DO THIS: Write out the lines below as a JSON list of strings, one string per line, and leave out the blank lines.

Records contained in a dataset
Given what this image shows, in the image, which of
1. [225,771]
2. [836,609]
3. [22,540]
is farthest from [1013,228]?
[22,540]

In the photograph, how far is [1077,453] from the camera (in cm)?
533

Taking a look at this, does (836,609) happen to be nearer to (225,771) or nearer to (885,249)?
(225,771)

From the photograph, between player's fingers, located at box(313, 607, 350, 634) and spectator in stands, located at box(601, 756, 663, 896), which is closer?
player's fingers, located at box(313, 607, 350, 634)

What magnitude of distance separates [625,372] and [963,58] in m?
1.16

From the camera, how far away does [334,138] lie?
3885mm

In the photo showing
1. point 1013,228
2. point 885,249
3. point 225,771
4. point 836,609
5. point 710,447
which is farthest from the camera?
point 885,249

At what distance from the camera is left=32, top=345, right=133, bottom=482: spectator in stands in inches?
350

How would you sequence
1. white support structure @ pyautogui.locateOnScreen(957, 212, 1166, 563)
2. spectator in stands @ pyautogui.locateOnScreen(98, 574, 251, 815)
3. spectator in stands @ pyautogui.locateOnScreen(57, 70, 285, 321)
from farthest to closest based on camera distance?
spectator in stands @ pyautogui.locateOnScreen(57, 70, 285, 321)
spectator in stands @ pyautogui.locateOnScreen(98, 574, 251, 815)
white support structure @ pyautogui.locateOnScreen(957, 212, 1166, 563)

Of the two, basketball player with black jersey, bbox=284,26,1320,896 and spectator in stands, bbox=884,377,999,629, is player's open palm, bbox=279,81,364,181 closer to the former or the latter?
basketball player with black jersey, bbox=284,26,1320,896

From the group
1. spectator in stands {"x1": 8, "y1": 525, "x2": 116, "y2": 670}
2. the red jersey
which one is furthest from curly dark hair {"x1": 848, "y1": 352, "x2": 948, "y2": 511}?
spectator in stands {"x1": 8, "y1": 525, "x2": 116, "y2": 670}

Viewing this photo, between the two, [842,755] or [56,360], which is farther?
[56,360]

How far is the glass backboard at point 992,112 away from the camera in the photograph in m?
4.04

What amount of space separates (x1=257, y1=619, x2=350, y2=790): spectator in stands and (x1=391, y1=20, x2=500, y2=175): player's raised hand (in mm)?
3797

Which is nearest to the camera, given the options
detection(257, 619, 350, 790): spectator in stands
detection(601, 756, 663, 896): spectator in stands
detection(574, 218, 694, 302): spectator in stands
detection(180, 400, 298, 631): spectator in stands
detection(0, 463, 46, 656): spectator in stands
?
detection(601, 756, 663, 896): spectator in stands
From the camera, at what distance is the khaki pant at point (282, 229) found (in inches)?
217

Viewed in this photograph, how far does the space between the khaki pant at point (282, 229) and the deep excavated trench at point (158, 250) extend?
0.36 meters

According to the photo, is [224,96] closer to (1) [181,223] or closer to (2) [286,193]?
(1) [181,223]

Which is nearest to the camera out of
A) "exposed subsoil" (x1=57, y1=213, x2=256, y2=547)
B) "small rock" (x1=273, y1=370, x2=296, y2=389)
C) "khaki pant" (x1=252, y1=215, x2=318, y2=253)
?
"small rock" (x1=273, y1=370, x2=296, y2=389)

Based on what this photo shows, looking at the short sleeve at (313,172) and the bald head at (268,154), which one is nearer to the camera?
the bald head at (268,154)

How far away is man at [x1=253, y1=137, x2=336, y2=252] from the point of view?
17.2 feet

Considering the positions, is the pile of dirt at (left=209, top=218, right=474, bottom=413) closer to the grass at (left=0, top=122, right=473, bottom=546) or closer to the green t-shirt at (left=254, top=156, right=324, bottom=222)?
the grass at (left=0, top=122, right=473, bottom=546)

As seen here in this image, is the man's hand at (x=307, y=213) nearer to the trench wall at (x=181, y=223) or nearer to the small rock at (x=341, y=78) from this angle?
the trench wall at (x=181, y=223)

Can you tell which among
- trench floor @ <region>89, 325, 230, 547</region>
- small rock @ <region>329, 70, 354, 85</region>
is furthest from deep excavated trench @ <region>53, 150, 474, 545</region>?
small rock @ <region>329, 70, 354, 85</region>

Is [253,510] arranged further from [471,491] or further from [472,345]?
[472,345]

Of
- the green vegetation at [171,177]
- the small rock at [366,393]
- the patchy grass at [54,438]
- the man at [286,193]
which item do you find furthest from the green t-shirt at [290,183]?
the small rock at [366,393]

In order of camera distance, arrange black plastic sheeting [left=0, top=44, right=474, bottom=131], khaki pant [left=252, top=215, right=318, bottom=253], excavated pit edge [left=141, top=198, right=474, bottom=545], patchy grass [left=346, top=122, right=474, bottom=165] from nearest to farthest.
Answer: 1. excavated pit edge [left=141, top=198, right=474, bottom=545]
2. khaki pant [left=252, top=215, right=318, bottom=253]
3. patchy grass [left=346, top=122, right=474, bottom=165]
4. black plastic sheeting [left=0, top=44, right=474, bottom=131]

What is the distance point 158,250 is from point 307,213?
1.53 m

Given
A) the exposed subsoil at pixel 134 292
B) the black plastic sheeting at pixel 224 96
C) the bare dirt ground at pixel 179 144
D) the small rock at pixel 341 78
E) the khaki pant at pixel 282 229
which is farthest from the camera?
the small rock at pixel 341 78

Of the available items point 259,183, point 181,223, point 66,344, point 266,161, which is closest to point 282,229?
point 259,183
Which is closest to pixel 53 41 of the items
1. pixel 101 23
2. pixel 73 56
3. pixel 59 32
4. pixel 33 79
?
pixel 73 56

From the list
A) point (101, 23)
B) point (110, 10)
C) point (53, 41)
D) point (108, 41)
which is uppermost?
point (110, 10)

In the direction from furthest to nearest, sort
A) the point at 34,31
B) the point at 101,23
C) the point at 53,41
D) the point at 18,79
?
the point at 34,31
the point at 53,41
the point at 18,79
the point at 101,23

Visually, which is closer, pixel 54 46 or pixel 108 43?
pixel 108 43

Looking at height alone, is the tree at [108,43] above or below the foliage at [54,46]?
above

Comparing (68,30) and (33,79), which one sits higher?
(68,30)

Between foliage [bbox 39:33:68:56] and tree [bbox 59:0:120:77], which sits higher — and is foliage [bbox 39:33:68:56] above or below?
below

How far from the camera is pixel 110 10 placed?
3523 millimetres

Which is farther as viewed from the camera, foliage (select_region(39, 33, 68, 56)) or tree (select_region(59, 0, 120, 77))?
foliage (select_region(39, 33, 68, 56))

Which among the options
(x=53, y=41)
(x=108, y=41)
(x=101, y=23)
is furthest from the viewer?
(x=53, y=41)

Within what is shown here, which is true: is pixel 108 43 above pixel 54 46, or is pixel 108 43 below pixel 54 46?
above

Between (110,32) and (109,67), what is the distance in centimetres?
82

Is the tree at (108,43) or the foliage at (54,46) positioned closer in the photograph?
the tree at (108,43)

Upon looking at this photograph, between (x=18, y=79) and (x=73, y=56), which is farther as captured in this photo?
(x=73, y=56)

FINAL ANSWER:
[
  "Given what this image shows, in the image, which of",
  "1. [225,771]",
  "2. [836,609]",
  "3. [22,540]",
  "is farthest from [1013,228]?",
  "[22,540]",
  "In the photograph, how far is [1077,453] from the camera (in cm)?",
  "533",
  "Taking a look at this, does (836,609) happen to be nearer to (225,771) or nearer to (885,249)?",
  "(225,771)",
  "From the photograph, between player's fingers, located at box(313, 607, 350, 634) and spectator in stands, located at box(601, 756, 663, 896), which is closer?",
  "player's fingers, located at box(313, 607, 350, 634)",
  "What magnitude of distance separates [625,372] and [963,58] in m?",
  "1.16",
  "From the camera, how far away does [334,138] lie?",
  "3885mm",
  "In the photo showing",
  "1. point 1013,228",
  "2. point 885,249",
  "3. point 225,771",
  "4. point 836,609",
  "5. point 710,447",
  "which is farthest from the camera?",
  "point 885,249",
  "At what distance from the camera is left=32, top=345, right=133, bottom=482: spectator in stands in inches?",
  "350",
  "How would you sequence",
  "1. white support structure @ pyautogui.locateOnScreen(957, 212, 1166, 563)",
  "2. spectator in stands @ pyautogui.locateOnScreen(98, 574, 251, 815)",
  "3. spectator in stands @ pyautogui.locateOnScreen(57, 70, 285, 321)",
  "from farthest to closest based on camera distance?",
  "spectator in stands @ pyautogui.locateOnScreen(57, 70, 285, 321)",
  "spectator in stands @ pyautogui.locateOnScreen(98, 574, 251, 815)",
  "white support structure @ pyautogui.locateOnScreen(957, 212, 1166, 563)",
  "Of the two, basketball player with black jersey, bbox=284,26,1320,896 and spectator in stands, bbox=884,377,999,629, is player's open palm, bbox=279,81,364,181 closer to the former or the latter?",
  "basketball player with black jersey, bbox=284,26,1320,896",
  "From the group",
  "1. spectator in stands {\"x1\": 8, \"y1\": 525, \"x2\": 116, \"y2\": 670}",
  "2. the red jersey",
  "which one is furthest from curly dark hair {\"x1\": 848, \"y1\": 352, \"x2\": 948, \"y2\": 511}?",
  "spectator in stands {\"x1\": 8, \"y1\": 525, \"x2\": 116, \"y2\": 670}",
  "Viewing this photo, between the two, [842,755] or [56,360], which is farther?",
  "[56,360]",
  "How far is the glass backboard at point 992,112 away from the camera in the photograph in m?",
  "4.04",
  "What amount of space separates (x1=257, y1=619, x2=350, y2=790): spectator in stands and (x1=391, y1=20, x2=500, y2=175): player's raised hand (in mm)?",
  "3797",
  "Which is nearest to the camera, given the options",
  "detection(257, 619, 350, 790): spectator in stands",
  "detection(601, 756, 663, 896): spectator in stands",
  "detection(574, 218, 694, 302): spectator in stands",
  "detection(180, 400, 298, 631): spectator in stands",
  "detection(0, 463, 46, 656): spectator in stands",
  "?",
  "detection(601, 756, 663, 896): spectator in stands",
  "From the camera, at what distance is the khaki pant at point (282, 229) found (in inches)?",
  "217",
  "Viewed in this photograph, how far does the space between the khaki pant at point (282, 229) and the deep excavated trench at point (158, 250) extend?",
  "0.36 meters",
  "According to the photo, is [224,96] closer to (1) [181,223] or closer to (2) [286,193]?",
  "(1) [181,223]",
  "Which is nearest to the camera out of",
  "A) \"exposed subsoil\" (x1=57, y1=213, x2=256, y2=547)",
  "B) \"small rock\" (x1=273, y1=370, x2=296, y2=389)",
  "C) \"khaki pant\" (x1=252, y1=215, x2=318, y2=253)",
  "?",
  "\"small rock\" (x1=273, y1=370, x2=296, y2=389)",
  "Based on what this photo shows, looking at the short sleeve at (313,172) and the bald head at (268,154), which one is nearer to the camera?",
  "the bald head at (268,154)",
  "How far away is man at [x1=253, y1=137, x2=336, y2=252] from the point of view?",
  "17.2 feet",
  "Considering the positions, is the pile of dirt at (left=209, top=218, right=474, bottom=413) closer to the grass at (left=0, top=122, right=473, bottom=546) or closer to the green t-shirt at (left=254, top=156, right=324, bottom=222)?",
  "the grass at (left=0, top=122, right=473, bottom=546)",
  "As seen here in this image, is the man's hand at (x=307, y=213) nearer to the trench wall at (x=181, y=223) or nearer to the small rock at (x=341, y=78) from this angle?",
  "the trench wall at (x=181, y=223)",
  "Can you tell which among",
  "- trench floor @ <region>89, 325, 230, 547</region>",
  "- small rock @ <region>329, 70, 354, 85</region>",
  "is furthest from deep excavated trench @ <region>53, 150, 474, 545</region>?",
  "small rock @ <region>329, 70, 354, 85</region>",
  "Is [253,510] arranged further from [471,491] or further from [472,345]?",
  "[472,345]",
  "Of",
  "- the green vegetation at [171,177]",
  "- the small rock at [366,393]",
  "- the patchy grass at [54,438]",
  "- the man at [286,193]",
  "which item do you find furthest from the green t-shirt at [290,183]?",
  "the small rock at [366,393]",
  "In order of camera distance, arrange black plastic sheeting [left=0, top=44, right=474, bottom=131], khaki pant [left=252, top=215, right=318, bottom=253], excavated pit edge [left=141, top=198, right=474, bottom=545], patchy grass [left=346, top=122, right=474, bottom=165] from nearest to farthest.",
  "Answer: 1. excavated pit edge [left=141, top=198, right=474, bottom=545]",
  "2. khaki pant [left=252, top=215, right=318, bottom=253]",
  "3. patchy grass [left=346, top=122, right=474, bottom=165]",
  "4. black plastic sheeting [left=0, top=44, right=474, bottom=131]",
  "What is the distance point 158,250 is from point 307,213?",
  "1.53 m",
  "Given",
  "A) the exposed subsoil at pixel 134 292",
  "B) the black plastic sheeting at pixel 224 96",
  "C) the bare dirt ground at pixel 179 144",
  "D) the small rock at pixel 341 78",
  "E) the khaki pant at pixel 282 229",
  "which is farthest from the camera?",
  "the small rock at pixel 341 78",
  "Of the available items point 259,183, point 181,223, point 66,344, point 266,161, which is closest to point 282,229?",
  "point 259,183",
  "Which is closest to pixel 53 41 of the items",
  "1. pixel 101 23",
  "2. pixel 73 56",
  "3. pixel 59 32",
  "4. pixel 33 79",
  "?",
  "pixel 73 56",
  "From the list",
  "A) point (101, 23)",
  "B) point (110, 10)",
  "C) point (53, 41)",
  "D) point (108, 41)",
  "which is uppermost?",
  "point (110, 10)",
  "In the direction from furthest to nearest, sort",
  "A) the point at 34,31",
  "B) the point at 101,23",
  "C) the point at 53,41",
  "D) the point at 18,79",
  "?",
  "the point at 34,31",
  "the point at 53,41",
  "the point at 18,79",
  "the point at 101,23",
  "Visually, which is closer, pixel 54 46 or pixel 108 43?",
  "pixel 108 43",
  "Looking at height alone, is the tree at [108,43] above or below the foliage at [54,46]?",
  "above",
  "Comparing (68,30) and (33,79), which one sits higher?",
  "(68,30)",
  "Between foliage [bbox 39:33:68:56] and tree [bbox 59:0:120:77], which sits higher — and is foliage [bbox 39:33:68:56] above or below?",
  "below",
  "How far from the camera is pixel 110 10 placed?",
  "3523 millimetres",
  "Which is farther as viewed from the camera, foliage (select_region(39, 33, 68, 56)) or tree (select_region(59, 0, 120, 77))?",
  "foliage (select_region(39, 33, 68, 56))",
  "Which among the options",
  "(x=53, y=41)",
  "(x=108, y=41)",
  "(x=101, y=23)",
  "is furthest from the viewer?",
  "(x=53, y=41)",
  "Within what is shown here, which is true: is pixel 108 43 above pixel 54 46, or is pixel 108 43 below pixel 54 46?",
  "above",
  "Between (110,32) and (109,67), what is the distance in centimetres?",
  "82",
  "Is the tree at (108,43) or the foliage at (54,46) positioned closer in the photograph?",
  "the tree at (108,43)",
  "Upon looking at this photograph, between (x=18, y=79) and (x=73, y=56), which is farther as captured in this photo?",
  "(x=73, y=56)"
]